Here, around 4 clusters is the elbow point. Next we can make an actual model with 4 clusters, and add it to the dataframe for each customer. The dataframe below shows the mean for each category for each group.
| Cluster | Recency | Frequency | Monetary |
|---|---|---|---|
| 0 | 27.508 | 1.61218 | 395.742 |
| 1 | 352.211 | 28.7719 | 793.778 |
| 2 | 102.5 | 1.5 | 80709.9 |
| 3 | 265.28 | 5.45686 | 414.016 |
The groups are:
- 0: High frequency customers: promote higher monetary sales
- 1: New customers: entice with limited-time discounts
- 2: High spending customers: reward with wholesale discounts
- 3: Average customers: promote with points rewards
The difference between RFM and KMeans is we have much more distinguished groups based on distances as shown in the graph, while the RFM analysis had overlaping customers in different areas. KMeans tended to group customers more on features, so different sales tactics can be targeted towards these features.
Modeling CLV
Let’s move on to finding the customer lifetime value of these customers for one year. I will be using the BetaGeoFitter and GammaGammaFitter from the lifetimes package to calculate the CLV. Customers with only one purchase will be filtered out for the models.

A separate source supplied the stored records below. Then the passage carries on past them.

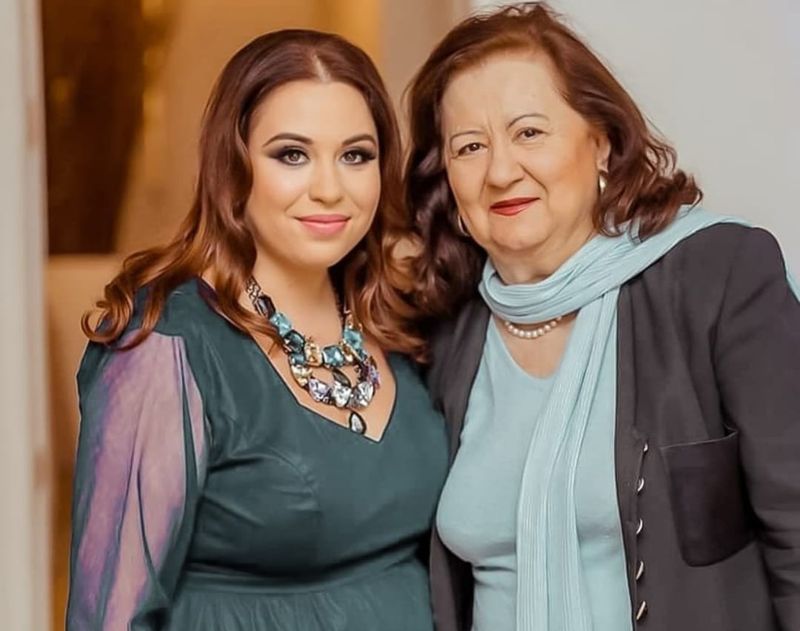 Oana Roman a fost puternic afectată de divorțul părinților ei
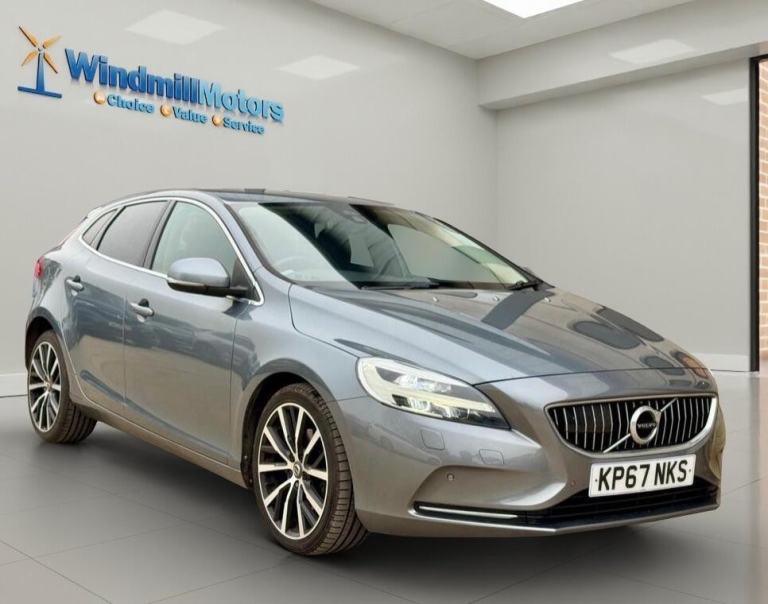 2017 Volvo V40 2.0 T2 Inscription Euro 6 (s/s) 5dr HATCHBACK Petrol Manual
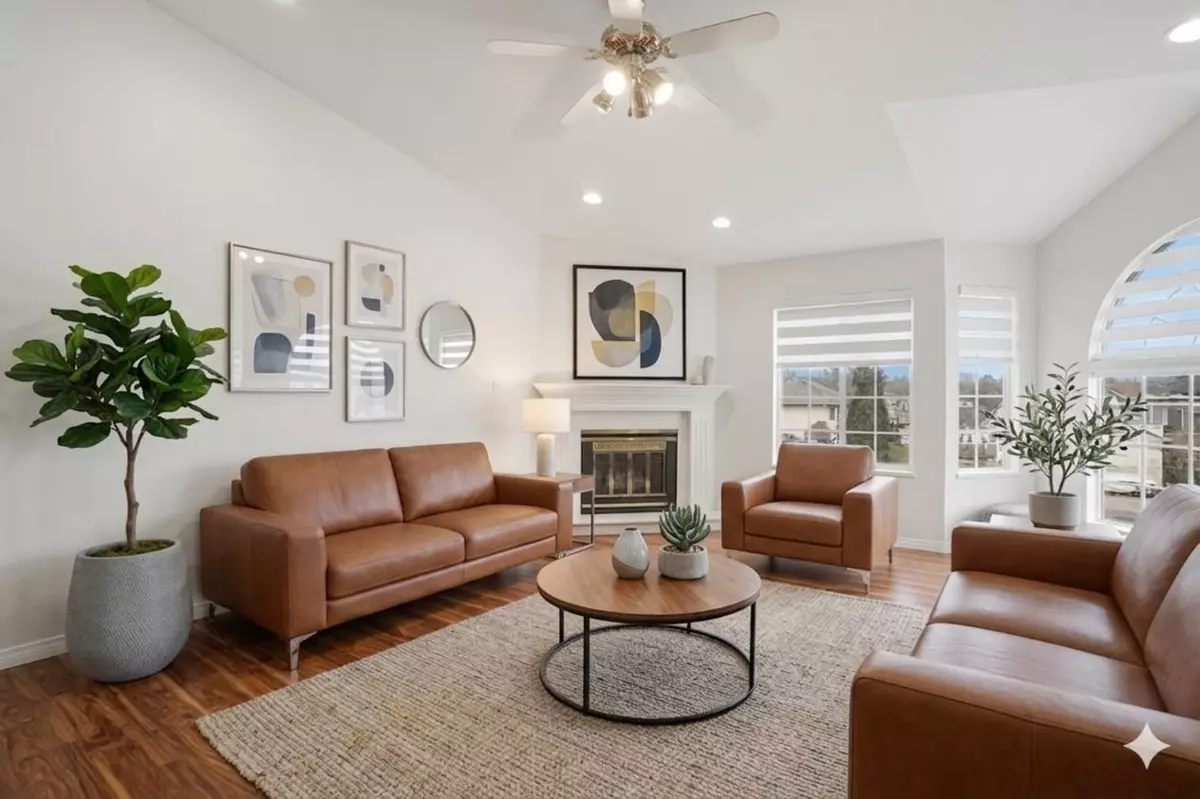 Living Room Photo of 716 Crane Place, New Westminster, BC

The Beta-Geometric/NBD model is a type of Buy Till You Die model that describes the dropout process of customers and can predict how many transactions a customer will make. I will combine this with the Gamma-Gamma Submodel can predict the profit for each customer. After fitting both models, we can use the customer_lifetime_value function under the Gamma-Gamma model to create a column for the dataframe with the CLV of each customer, and graph this with the RFM graph.
| CustomerID | frequency | recency | T | monetary_value | CLV | group |
|---|---|---|---|---|---|---|
| 12347 | 6 | 365 | 367 | 599.702 | 3007.45 | 4 |
| 12348 | 3 | 283 | 358 | 261.48 | 911.965 | 2 |
| 12352 | 6 | 260 | 296 | 244.29 | 1705.14 | 3 |
| 12356 | 2 | 303 | 325 | 269.905 | 774.421 | 1 |
| 12358 | 1 | 149 | 150 | 523.2 | 1300.52 | 2 |
Here are the descriptive statistics for CLV:
| CLV | |
|---|---|
| count | 2784 |
| mean | 2662.11 |
| std | 8683.81 |
| min | 312.874 |
| 25% | 817.444 |
| 50% | 1366.32 |
| 75% | 2364.95 |
| max | 221407 |
We can see that most customers have a CLV around the mean but there are a few outliers with high scores. CLV values can also be used to create sementations for customers (as seen in the Group column, like with RFM earlier).
The BGF model can also be used to predict the how many purchases customers will make within the next 30 days (and many other predictions). Here are the top 5 for this dataset:
| CustomerID | Expected Purchases |
|---|---|
| 14911 | 8.9461 |
| 12748 | 7.72459 |
| 17841 | 7.5888 |
| 15311 | 6.09582 |
| 14606 | 6.02791 |
Overall, there are several ways to segment customers with different benefits and drawbacks depending on what analysis should be done on customer databases. With more data on customers, we could extend our modeling to predicting what customers will buy and when.